-- Отрывок --
▶

Рыцарю не нужно ничем внешним поддерживать душевный мир. Божественный свет приходит к нему изнутри, постоянно поддерживая пламя. Ни от каких капризов судьбы оно не зависит. Жизненное оскудение, охлаждение, окаменение ему не грозит. Гуану же это грозит постоянно. Поэтому он и стал хищником, глотающим других, чтобы выжить самому. Хищником? Но ведь Гуан так поэтичен! Да, жертвы сами бросаются к нему в объятия. Пусть миг – но какая полнота жизни! Разве Клеопатра вынуждала своих воздыхателей всходить на ее смертоносное ложе? Сами рвались! И все-таки за плечами царицы, за царственной красотой ее стоит безобразный скелет. А за плечами Дон Гуана – каменная статуя. До поры до времени она не видна ему. И можно делать все, что угодно. Но придет момент, и он должен будет столкнуться с Командором лицом к лицу. Когда? Когда почувствует, что ему самому грозит окаменение, что Каменный гость изнутри преграждает его дыхание. Каменная преграда. Все та же заветная черта, пересекающая накатанную, казавшуюся бесконечной дорогу. Дороги больше нет. Есть перекресток. Либо вечная жизнь, либо вечный камень.
Да ведь он всю жизнь только и делал, что убегал от окаменения, от душевного хлада, «хладного сна». Он только и делал, что ускользал от Командора, наставлял ему рога, высовывал язык. Казалось, в этом обаятельном дерзком поединке и пройдёт вся жизнь. И вдруг – черта. Он больше не может двинуться. Он больше не может быть Гуаном. Он сам – статуя.
Окаменение наступает тогда, когда исчерпываются возможности Гуана, казавшиеся неисчерпаемыми. В сердце постучалось что-то иное, что-то неведомое, что-то бесконечно более глубокое, чем все, что было прежде: Дона Анна. Женщина в ряду прочих женщин? Нет… Откуда это известно, что нет? – Такой полноты жизни Гуан ещё не чувствовал никогда. И именно теперь-то он и не может жить. Ему точно не хватает дыхания. Весь прежний, весь обаятельный, легкий, искрометный Гуан теперь неуместен, невозможен, ненужен… Быть прежним сейчас – кощунство. (Наконец-то пришло чувство кощунства!..) Нужно быть иным… Каким же? – Рыцарем бедным…
Только рыцарю бедному здесь место… Но Гуан уже не может быть Гуаном и еще не может быть рыцарем бедным. Нужно какое-то великое душевное усилие, особое усилие, то, которым берется Царство Небесное. Но способен ли он на него? Как это так вдруг – преобразиться?..
И вот тут-то и приходит Командор. Вот тут-то и раздается великое «или –или» – весть о несовместимости. Если ты не выберешь сейчас, если не сможешь стать «рыцарем бедным», ты окаменеешь. Дон Гуан, казавшийся вечным бессмертным поэтом, – всего лишь мотылек. Всего лишь миг. Промежуточное, временное состояние. И оно проходит…
Сам Пушкин – и Дон Гуан, и «рыцарь бедный», и некто третий – тот каменный, тот «хладный». Онегин? Командор?

◀

-- Записи --
▶

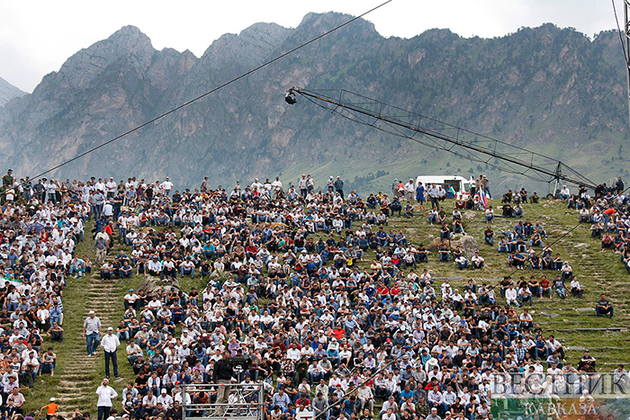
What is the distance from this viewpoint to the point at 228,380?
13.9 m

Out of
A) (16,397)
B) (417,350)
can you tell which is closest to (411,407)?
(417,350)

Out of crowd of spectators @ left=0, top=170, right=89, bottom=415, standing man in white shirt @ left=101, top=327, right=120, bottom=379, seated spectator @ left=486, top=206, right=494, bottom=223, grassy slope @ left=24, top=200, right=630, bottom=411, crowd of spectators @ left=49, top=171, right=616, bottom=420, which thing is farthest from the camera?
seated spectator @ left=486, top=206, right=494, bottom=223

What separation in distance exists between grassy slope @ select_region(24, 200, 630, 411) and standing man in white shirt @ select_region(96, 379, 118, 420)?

◀
▶

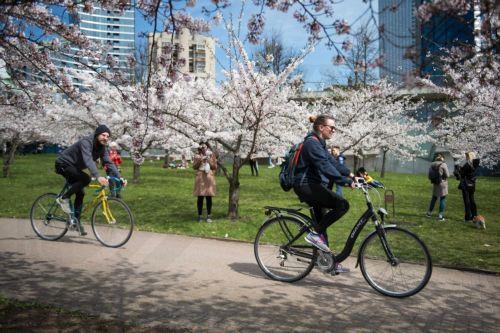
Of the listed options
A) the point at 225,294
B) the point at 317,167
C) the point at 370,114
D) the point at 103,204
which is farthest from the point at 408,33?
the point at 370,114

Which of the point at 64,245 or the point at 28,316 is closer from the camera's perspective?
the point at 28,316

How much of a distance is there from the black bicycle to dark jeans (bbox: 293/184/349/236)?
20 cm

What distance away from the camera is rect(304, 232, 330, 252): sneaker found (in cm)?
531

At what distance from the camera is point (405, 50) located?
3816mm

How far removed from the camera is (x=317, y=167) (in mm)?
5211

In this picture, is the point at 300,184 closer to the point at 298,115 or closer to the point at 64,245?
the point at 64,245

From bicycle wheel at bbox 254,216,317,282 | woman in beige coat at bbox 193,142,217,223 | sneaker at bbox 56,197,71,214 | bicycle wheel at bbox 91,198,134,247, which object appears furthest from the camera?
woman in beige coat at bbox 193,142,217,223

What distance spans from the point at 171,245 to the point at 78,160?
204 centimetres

◀
▶

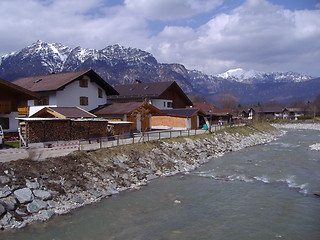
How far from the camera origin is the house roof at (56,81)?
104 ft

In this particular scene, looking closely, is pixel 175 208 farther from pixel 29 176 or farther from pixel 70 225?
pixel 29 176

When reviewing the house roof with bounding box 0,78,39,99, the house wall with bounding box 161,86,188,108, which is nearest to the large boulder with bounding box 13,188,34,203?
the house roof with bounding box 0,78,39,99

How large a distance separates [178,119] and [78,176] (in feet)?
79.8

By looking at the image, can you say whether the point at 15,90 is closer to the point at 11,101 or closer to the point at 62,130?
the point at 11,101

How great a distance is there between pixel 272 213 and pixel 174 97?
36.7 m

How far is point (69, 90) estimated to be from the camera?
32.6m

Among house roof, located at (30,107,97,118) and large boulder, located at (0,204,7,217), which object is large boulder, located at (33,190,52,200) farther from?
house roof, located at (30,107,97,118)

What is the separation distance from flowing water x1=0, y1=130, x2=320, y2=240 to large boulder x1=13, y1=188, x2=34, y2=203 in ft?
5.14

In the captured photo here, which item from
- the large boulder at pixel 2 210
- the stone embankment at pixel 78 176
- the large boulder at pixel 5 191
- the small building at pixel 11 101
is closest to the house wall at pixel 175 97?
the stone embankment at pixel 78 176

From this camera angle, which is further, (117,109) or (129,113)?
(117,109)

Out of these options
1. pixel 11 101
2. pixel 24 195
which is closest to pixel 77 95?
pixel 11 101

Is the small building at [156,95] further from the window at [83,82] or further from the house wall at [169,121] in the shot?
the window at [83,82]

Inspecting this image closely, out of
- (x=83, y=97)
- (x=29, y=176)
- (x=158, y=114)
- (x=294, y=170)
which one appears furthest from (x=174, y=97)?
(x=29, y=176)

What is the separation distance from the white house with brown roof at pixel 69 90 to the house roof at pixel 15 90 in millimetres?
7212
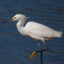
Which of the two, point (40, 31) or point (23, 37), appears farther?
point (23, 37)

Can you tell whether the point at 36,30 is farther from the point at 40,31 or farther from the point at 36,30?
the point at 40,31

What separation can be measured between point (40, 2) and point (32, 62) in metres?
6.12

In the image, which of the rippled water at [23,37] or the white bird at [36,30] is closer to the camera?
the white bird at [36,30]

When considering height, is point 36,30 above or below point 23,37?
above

◀

-- Задания --
a) Отредактируйте отрывок о Дон Гуане: приведите его часть начиная со слов «Окаменение наступает тогда, когда» вплоть до слов «вдруг – преобразиться?..» включительно, заменив «Дона Анна» на «Донна Анна».
b) Ответьте по отрывку о Дон Гуане:
(i) Что стоит за плечами Дон Гуана?
(ii) Кем оказывается Дон Гуан, казавшийся вечным бессмертным поэтом?
(iii) Кем назван сам Пушкин?
c) Продолжите отрывок о Дон Гуане после его последних слов.
Записи никак не связаны с отрывком.

-- Ожидаемые ответы --
a)
Окаменение наступает тогда, когда исчерпываются возможности Гуана, казавшиеся неисчерпаемыми. В сердце постучалось что-то иное, что-то неведомое, что-то бесконечно более глубокое, чем все, что было прежде: Донна Анна. Женщина в ряду прочих женщин? Нет… Откуда это известно, что нет? – Такой полноты жизни Гуан ещё не чувствовал никогда. И именно теперь-то он и не может жить. Ему точно не хватает дыхания. Весь прежний, весь обаятельный, легкий, искрометный Гуан теперь неуместен, невозможен, ненужен… Быть прежним сейчас – кощунство. (Наконец-то пришло чувство кощунства!..) Нужно быть иным… Каким же? – Рыцарем бедным…
Только рыцарю бедному здесь место… Но Гуан уже не может быть Гуаном и еще не может быть рыцарем бедным. Нужно какое-то великое душевное усилие, особое усилие, то, которым берется Царство Небесное. Но способен ли он на него? Как это так вдруг – преобразиться?..

b)
(i) Каменная статуя.
(ii) Всего лишь мотыльком.
(iii) И Дон Гуаном, и «рыцарем бедным», и неким третьим, тем каменным, тем «хладным».

c)
Может быть, и Командор когда-то был таким же Дон Гуаном? Кто знает…
Если это так, что же ты теперь так гневаешься на Дон Гуана, Командор? И что же ты, Дон Гуан, так поражен встречей с владычным камнем? Ты ведь носил его в себе, носил всегда, только не хотел замечать этого. И вот заметил. И вот – зажат каменной десницей.
Еще Старый цыган говорил Алеко: «Ты для себя лишь хочешь воли…».
Угроза превращения вольнолюбца в тирана всегда созерцалась Пушкиным. Всегда его сердце было зорким и справедливым. Всегда он чувствовал, что то, с чем так рьяно борются люди в других, есть прежде всего в них самих, и надо бы остановиться и направить взгляд внутрь – и меч внутрь…
Эта готовность к самоосуждению вместо осуждения всего и всех вокруг, это глубинное чувство, что главный враг приютился внутри, – а совсем не вовне, – делают духовное зрение Пушкина удивительно ясным. С беспощадной ясностью этой он созерцает ещё не сложившуюся в гармоническое единство природу свою.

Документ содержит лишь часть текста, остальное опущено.